En savoir plus : Fiche n° 1 du guide sur l’ouverture et la réutilisation de données publiquement accessibles.
Les responsables conjoints du traitement
Le principe
Lorsque deux responsables du traitement ou plus, déterminent conjointement les finalités et les moyens du traitement, ils sont responsables conjoints du traitement.
Cette qualification peut être plus délicate en présence de plusieurs acteurs exerçant une influence sur la détermination des finalités et des moyens du traitement. Les acteurs doivent notamment déterminer s’ils traitent les données pour des objectifs propres et distincts ou pour un objectif commun.
En pratique
Lorsqu’une base de données d’apprentissage d’un système d’IA est alimentée par plusieurs responsables de traitement pour un objectif conjointement défini, ces derniers peuvent être qualifiés de responsables conjoints du traitement.
En cas de responsabilité conjointe, les responsables de traitement conjoints doivent s’assurer de la licéité du traitement (c’est-à-dire de sa conformité à la loi), notamment en définissant de manière transparente leurs obligations respectives dans le cadre d’un accord. La forme de cet accord n’est pas précisée par le RGPD. L’accord doit refléter les rôles de chacune des parties prenantes, les responsables conjoints devant préciser de manière claire « qui fait quoi » pour assurer la protection des données traitées.
À noter : indépendamment des termes de l'accord, la personne concernée par le traitement peut exercer ses droits à l'égard de chacun des responsables conjoints du traitement.
Le recours à un sous-traitant
Le principe
Le sous-traitant est la personne physique ou morale qui traite des données pour le compte du responsable de traitement, dans le cadre d’un service ou d’une prestation.
En pratique
La qualification du fournisseur de système d’IA doit être appréciée au cas par cas.
Un fournisseur de système d’IA peut être sous-traitant lorsqu’il développe un système d’IA pour le compte d’un de ses clients dans le cadre d’une prestation. Le client est pour sa part responsable de traitement dès lors qu’il détermine la finalité et les moyens du traitement.
Dans d’autres configurations, le fournisseur de système d’IA peut être responsable de traitement des systèmes qu’il conçoit pour les commercialiser.
Un fournisseur de système d’IA peut faire appel à un prestataire pour collecter et traiter les données selon ses instructions documentées (par exemple, de collecter des données publiquement accessibles sur Internet, de réutiliser une base de données spécifique mise à disposition en ligne, etc.).
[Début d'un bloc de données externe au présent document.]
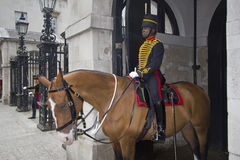 Black Horse Guard London Royalty Free Stock Photo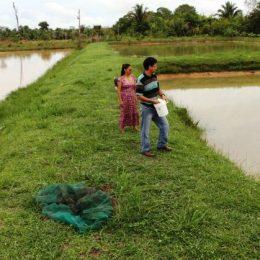 Produtores destacam fartura na produção de pescados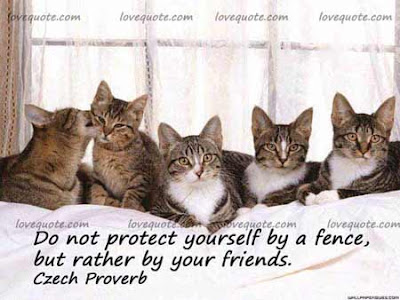 cute-friendship-quotes-for-pictures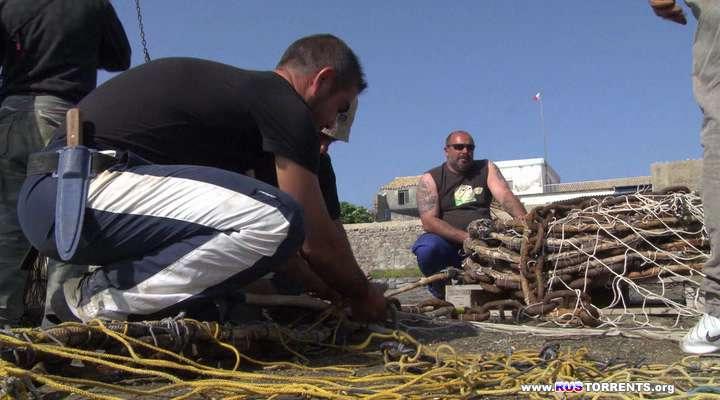 Супер-рыба: Стотысячелетний план (1 серия из 5) | HDRip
Ce dernier est alors qualifié de sous-traitant. Il est essentiel pour le fournisseur du système d’IA, en tant que responsable du traitement, de s’assurer que son sous-traitant respecte le RGPD et limite le traitement des données à ses instructions, notamment en concluant un contrat de sous-traitance.
Par ailleurs, le fait d’avoir recours à la même base de données pour différents clients, dans le cadre de prestations de services distinctes, est généralement un indice décisif permettant de considérer que le prestataire est responsable d’un traitement distinct, à minima pour la constitution de la base de données.